╭─ TEXT SHOWN
The London attacks on Saturday follow terror atrocities in Westminster in March and at a concert in Manchester in May.
British authorities are investigating the third major terror attack in the UK in under three months.
Seven people were killed and nearly 50 injured in a series of coordinated attacks in London on Saturday night.
In March five people were killed in a car and knife attack near Parliament in London, and two weeks ago 22 people died in a suicide bombing at a concert in Manchester.
Police believe all of the attackers were killed in the latest attack, but investigations are underway to ensure there are no more.
It all took place at a time when the terror level in the UK had been reduced to severe from critical – meaning an attack was thought highly likely though there was no knowledge of an imminent threat.
It took a familiar, horrifying form: as with the Westminster attack in March, a van was driven at speed – apparently on the wrong side of the road – into crowds of people. Three men then got out of the vehicle and began stabbing people at random on the bridge and in the nearby Borough market packed with bars and restaurants.
The police response was quick – the attackers were eliminated within minutes.
╰─
• [WHAT YOU WILL DO]:
**A.** Answer these questions from the London attacks report:
(i) How many people were killed in the coordinated attacks in London on Saturday night?
(ii) How many people died in the suicide bombing at the Manchester concert?
(iii) What level had the UK terror level been reduced to at the time of the attacks?
**B.** Repeat the London attacks report word for word, from "Police believe all" down to "eliminated within minutes.".
**C.** Write the next part of the London attacks report, starting after its last sentence.
The data that comes next has no connection to the London attacks report.
╭─ GIVEN ENTRIES
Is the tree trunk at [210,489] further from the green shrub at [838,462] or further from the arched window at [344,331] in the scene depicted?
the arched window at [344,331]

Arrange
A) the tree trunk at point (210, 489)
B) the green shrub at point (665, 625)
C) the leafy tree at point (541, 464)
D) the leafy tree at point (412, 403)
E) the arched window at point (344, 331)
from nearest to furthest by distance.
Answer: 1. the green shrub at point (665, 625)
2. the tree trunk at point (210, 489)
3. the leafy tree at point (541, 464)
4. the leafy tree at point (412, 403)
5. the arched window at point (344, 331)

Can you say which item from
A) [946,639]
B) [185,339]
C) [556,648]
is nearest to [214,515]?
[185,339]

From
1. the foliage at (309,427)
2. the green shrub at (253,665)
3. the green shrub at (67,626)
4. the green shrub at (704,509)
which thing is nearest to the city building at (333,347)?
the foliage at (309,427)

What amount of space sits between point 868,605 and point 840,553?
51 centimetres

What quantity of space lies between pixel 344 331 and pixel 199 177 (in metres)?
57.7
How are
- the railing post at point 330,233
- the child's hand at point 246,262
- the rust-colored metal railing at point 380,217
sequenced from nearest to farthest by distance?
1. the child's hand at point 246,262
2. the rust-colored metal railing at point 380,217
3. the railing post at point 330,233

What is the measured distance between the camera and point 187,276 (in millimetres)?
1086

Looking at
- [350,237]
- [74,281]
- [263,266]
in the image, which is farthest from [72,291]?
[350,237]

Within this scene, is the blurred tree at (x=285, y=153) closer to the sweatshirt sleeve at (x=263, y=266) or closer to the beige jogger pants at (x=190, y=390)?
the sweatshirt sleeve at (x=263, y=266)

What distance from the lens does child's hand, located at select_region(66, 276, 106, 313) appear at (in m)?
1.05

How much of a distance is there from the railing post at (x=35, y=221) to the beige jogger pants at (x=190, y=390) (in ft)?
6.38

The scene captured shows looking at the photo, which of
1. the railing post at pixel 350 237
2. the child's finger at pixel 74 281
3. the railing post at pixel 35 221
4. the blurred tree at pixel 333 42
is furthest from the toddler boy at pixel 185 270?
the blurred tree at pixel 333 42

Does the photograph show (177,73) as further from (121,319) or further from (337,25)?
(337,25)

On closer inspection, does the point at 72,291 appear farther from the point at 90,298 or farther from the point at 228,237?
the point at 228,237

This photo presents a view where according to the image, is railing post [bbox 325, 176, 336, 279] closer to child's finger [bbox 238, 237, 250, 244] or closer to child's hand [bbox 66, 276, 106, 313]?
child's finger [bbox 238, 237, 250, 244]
╰─
• [ANSWERS TO THE TASKS]:
**A.**
(i) Seven
(ii) 22
(iii) Severe

**B.**
Police believe all of the attackers were killed in the latest attack, but investigations are underway to ensure there are no more.
It all took place at a time when the terror level in the UK had been reduced to severe from critical – meaning an attack was thought highly likely though there was no knowledge of an imminent threat.
It took a familiar, horrifying form: as with the Westminster attack in March, a van was driven at speed – apparently on the wrong side of the road – into crowds of people. Three men then got out of the vehicle and began stabbing people at random on the bridge and in the nearby Borough market packed with bars and restaurants.
The police response was quick – the attackers were eliminated within minutes.

**C.**
Overnight Mark Rowley, Assistant Commissioner of London’s Metropolitan Police, made a statement:
“At eight minutes past 10 (2208 local time, 2108 GMT) last night, we began to receive reports that a vehicle had struck pedestrians on London Bridge. The vehicle continued to drive then from London Bridge to Borough Market. The suspects left the vehicle, attempting to stab a number of people, including an on-duty British Transport Police officer who was responding to the incident, and he received serious injuries – fortunately not life-threatening,” he said.
There was a huge response from emergency services – they have long rehearsed for scenes like this.
On Sunday morning it was known that 48 people are being treated in hospital. The Prime Minister Theresa May was to chair a meeting of the government’s emergency COBRA committee.
The surrounding district of Southwark was put on lockdown. Unlike the Westminster and Manchester attacks, where there was speculation over whether an individual had acted alone, there is no doubt about this one: this was a coordinated attack involving several assailants.
There was no immediate claim of responsibility for the attacks.